*** Opening of Page extract ***
I pray that I may have confidence and be of good cheer.
I pray that I may not fear the power of failure.

My takeaway: Amen.

Changes Nov 22

2nd gr – Mary F – how i envied her. she was cute, and popular, and “cool,” and had strawberry blond long wavy hair. i was at her house after schoool and we went there and she took off her uniform and put it on the little thing outside her window (like roof of room below) to air out before hanging it up, and changed into her “play clothes.” i have always remembered the envy i had over that little routine. it seemed so – safe – so – normal.
my mother was probably already sick although not diagnosed and i didn’t feel so safe –
Well now, at THIS adult age, I FINALLY *have* those little routines (not that exact one lol) and i have provided them for myself.
At long last.

Although I am upset about the mother things currently, and my sort of holiday loneliness, and of course J, and the what-will-come-of-me, I am NOT depressed and wishing to die! THAT is huge. I haven’t felt that in a long time, Thank God.

Affirmations Nov 22

I rejoice in the love I encounter every day.

I feel safe in the rhythm and flow of everyday life.

Love is powerful your love AND my love

Life is eternal and filled with joy. I look forward to every moment.
Life is eternal and filled with joy. I look forward to every moment.
Life is eternal and filled with joy. I look forward to every moment.
Life is eternal and filled with joy. I look forward to every moment.
Life is eternal and filled with joy. I look forward to every moment.

Must. Do. Gratitudes. Did Yesterday in mind in car… but not here…

  1. I am grateful that I can see
  2. I am grateful for my phthalmologist
  3. I am grateful for my eye drops
  4. I am grateful for the money to pay for the eye doc and drops
  5. I am grateful to live near good doctors
  6. and that I don’t need more
  7. I am free. Really grateful to be free. Can come and go as I please.
  8. Chose own career (chose)
  9. Choose own books (choose)
  10. Chose own education (chose and still choose)
  11. Chose own house (within the few I could afford lol)
  12. Choose how to spend my time
  13. Live in a suburb. I like it. City-like but lots of trees.
  14. I am grateful for trees.
  15. My compassion.
  16. Praying for AG
  17. Praying for BV
  18. our honesty with the principal yesterday about that situation, no matter what comes of it
  19. I am grateful that I’m not in a state of horrible depression and terror. I have been there. SO grateful not to be!
  20. My Higher Power. I’m so grateful to have found and acknowledged my Higher Power!
  21. D
  22. P
  23. St
  24. T
  25. MT
  26. M
  27. mother’s aide, M. She is difficult for me. But very very good to mother and that’s the most important thing. The truth is, her own problems interfere with my mother in other ways, because she’s difficult for the other aides to get along with (and some apartment residents too) but I am grateful that she is good to my mother (looking to concentrate on the good)
*** Close of Page extract ***
*** Opening of Record extracts ***
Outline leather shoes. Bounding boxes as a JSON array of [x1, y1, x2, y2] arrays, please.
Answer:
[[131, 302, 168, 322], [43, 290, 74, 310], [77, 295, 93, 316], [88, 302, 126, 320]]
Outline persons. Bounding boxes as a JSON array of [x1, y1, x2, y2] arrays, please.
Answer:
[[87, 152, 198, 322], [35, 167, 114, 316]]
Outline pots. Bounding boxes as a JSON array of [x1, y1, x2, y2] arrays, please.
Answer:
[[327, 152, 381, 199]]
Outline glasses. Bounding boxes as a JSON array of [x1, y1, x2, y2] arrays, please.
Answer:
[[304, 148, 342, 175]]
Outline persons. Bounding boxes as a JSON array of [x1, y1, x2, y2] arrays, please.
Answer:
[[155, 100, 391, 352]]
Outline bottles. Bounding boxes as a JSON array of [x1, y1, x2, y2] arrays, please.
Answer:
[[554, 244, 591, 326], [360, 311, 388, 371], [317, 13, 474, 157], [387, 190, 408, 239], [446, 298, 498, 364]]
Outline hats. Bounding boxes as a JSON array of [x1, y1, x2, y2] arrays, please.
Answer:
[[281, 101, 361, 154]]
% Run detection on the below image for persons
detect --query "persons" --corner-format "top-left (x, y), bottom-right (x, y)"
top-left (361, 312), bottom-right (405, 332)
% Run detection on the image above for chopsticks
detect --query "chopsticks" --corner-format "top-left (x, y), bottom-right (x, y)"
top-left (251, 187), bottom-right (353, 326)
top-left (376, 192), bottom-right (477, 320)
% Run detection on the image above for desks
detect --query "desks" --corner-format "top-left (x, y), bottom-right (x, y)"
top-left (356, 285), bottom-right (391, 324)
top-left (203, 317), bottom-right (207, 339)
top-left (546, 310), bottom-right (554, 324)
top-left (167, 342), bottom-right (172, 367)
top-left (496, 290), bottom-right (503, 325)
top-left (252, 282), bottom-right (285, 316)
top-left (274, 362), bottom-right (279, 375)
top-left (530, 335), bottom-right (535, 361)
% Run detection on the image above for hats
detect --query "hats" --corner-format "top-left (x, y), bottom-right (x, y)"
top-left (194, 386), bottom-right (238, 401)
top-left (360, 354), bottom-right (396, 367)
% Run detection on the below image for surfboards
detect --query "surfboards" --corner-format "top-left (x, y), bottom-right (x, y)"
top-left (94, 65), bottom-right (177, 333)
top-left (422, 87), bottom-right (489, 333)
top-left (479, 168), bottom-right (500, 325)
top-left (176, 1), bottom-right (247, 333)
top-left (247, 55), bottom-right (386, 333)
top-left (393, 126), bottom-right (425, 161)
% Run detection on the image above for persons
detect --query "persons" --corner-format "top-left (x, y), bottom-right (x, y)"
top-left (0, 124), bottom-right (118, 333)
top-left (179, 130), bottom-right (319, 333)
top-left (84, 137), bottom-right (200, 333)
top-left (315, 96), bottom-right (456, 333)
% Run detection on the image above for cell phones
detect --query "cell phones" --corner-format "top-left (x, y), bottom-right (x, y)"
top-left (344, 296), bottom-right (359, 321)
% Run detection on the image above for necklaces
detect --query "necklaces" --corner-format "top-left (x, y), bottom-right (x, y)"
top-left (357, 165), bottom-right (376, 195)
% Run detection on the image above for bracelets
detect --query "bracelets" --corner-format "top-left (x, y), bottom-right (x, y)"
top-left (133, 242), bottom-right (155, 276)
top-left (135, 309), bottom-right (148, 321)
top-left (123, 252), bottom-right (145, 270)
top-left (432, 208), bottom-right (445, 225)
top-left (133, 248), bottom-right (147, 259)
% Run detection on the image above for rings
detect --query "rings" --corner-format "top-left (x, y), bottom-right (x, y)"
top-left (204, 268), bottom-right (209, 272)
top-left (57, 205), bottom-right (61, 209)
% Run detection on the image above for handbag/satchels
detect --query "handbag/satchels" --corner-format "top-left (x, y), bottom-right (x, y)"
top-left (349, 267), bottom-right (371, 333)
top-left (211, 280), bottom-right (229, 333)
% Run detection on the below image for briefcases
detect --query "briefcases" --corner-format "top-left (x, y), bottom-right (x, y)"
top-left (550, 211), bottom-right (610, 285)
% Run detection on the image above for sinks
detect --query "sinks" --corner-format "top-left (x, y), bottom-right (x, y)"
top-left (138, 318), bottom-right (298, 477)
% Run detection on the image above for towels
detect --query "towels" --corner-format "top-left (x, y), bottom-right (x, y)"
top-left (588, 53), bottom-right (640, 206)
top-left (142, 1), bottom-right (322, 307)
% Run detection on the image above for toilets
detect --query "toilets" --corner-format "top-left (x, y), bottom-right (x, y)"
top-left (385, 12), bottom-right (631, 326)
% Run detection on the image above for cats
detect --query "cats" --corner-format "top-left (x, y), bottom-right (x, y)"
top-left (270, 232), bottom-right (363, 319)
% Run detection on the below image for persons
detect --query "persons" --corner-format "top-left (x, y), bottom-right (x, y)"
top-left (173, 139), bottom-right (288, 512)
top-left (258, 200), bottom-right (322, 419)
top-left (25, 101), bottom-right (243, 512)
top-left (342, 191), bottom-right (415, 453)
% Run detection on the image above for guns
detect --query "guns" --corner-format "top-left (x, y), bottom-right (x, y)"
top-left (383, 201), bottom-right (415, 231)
*** Close of Record extracts ***
* Problems and tasks *
A - Reproduce, word for word, the passage of the journal entry that opens with the words containing "11. Chose own" and closes with "grateful not to be!".
B - Resume the journal entry of prayers and gratitudes after its last sentence, and keep writing it.
The material is separate from the journal entry of prayers, affirmations, and gratitudes.

* Exercise responses *
A -
11. Chose own house (within the few I could afford lol)
  12. Choose how to spend my time
  13. Live in a suburb. I like it. City-like but lots of trees.
  14. I am grateful for trees.
  15. My compassion.
  16. Praying for AG
  17. Praying for BV
  18. our honesty with the principal yesterday about that situation, no matter what comes of it
  19. I am grateful that I’m not in a state of horrible depression and terror. I have been there. SO grateful not to be!

B -
  28. meditation. May I not skip it
  29. That I try to inspire others
  30. and sometimes I succeed
  31. hours later now – i’m not feeling very grateful and must – so – um – i’m grateful that i went to my mother’s after all. and helped her.
  32. that i am here home now
  33. ate healthy sandwich
  34. determined not to overeat today
  35. sitcom on
  36. THINK did right thing saying no to aide B taking 2 hours off tomorrow
  37. talking (pming) with K now
  38. Tr DID talk about T’giving – said was hoping to invite me again it’s just that they’re not having at her house
  39. that it is time enough now that i can eat and
  40. then crochet with tv
  41. i’m ok
  42. life will change
  43. i think i did the right thing saying no, aide may not leave tomorrow. long story, lots of reasons, and – it started with a lie anyway, so, no. i think i did the right thing, and so am grateful.
  44. need more gratitudes. come on, girl. – – ok. i am not in an iron lung
  45. i am not in a hospital
  46. i have my faculties about me
  47. i have a good heart
  48. and lungs
  49. and liver
  50. and kidneys
  51. i know how to meditate
  52. and i did today
  53. i can read
  54. and i do now
  55. i do sleep every night. wow, i do have a lot of fortune
  56. the retaining walls are done. finally done.
  57. i laugh
  58. my students that i have this year
  59. i have my Higher Power and people. i am not all alone
  60. i live in a cozy little house
  61. with a roof
  62. and stove
  63. and new bathroom
  64. and washer
  65. and dryer
  66. and dishwasher
  67. and tv
  68. i am employed
  69. i have my two dear little birdies
  70. i can talk
  71. and walk
  72. and hear
  73. and drive
  74. i have a backyard
  75. and front yard
  76. I just had dinner. I remember reading “The Rent Collector,” a book I loved by the way, and believe me, to those people having dinner would be a big deal.
  77. i’m ok now. it’s like, once it gets dark, it’s ok to not be “doing” anything with people out there – no expectations – which of course is yet another reminder to stay In. The. Moment. The only place where life is available, and it is usually okay.
  78. treats for my bords
  79. food for my birds
  80. fresh raw organic greens for my birds
  81. hope
  82. my healthy digestive system
  83. my ww meetings
  84. oa
  85. Thich Nhat Hanh
  86. hope for more vun and joy
  87. the years of love I’ve had.
  88. I will have more. I think i will. yes
  89. I had a truly wonderful father
  90. L
  91. A
  92. D
  93. P
  94. MT
  95. AM
  96. vegan veggie pizza
  97. organic peanut butter
  98. apples
  99. water
  100. heat in my house

Daily Readings – Very Stressful Mother Things and Overslept But Will Start with These

ONLY TWO SINS

. . . . there are only two sins; the first is to
interfere with the growth of another human being,
and the second is to interfere with one’s own growth.
ALCOHOLICS ANONYMOUS, p. 542

Happiness is such an elusive state. How often do my
“prayers” for others involve “hidden” prayers for my
own agenda? How often is my search for happiness a
boulder in the path of growth for another, or even
myself? Seeking growth through humility and acceptance
brings things that appear to be anything but good,
wholesome and vital. Yet in looking back, I can see
that pain, struggles and setbacks have all contributed
eventually to serenity through growth in the program.
I ask my Higher Power to help me not cause another’s
lack of growth today – or my own.

My takeaway: I don’t know.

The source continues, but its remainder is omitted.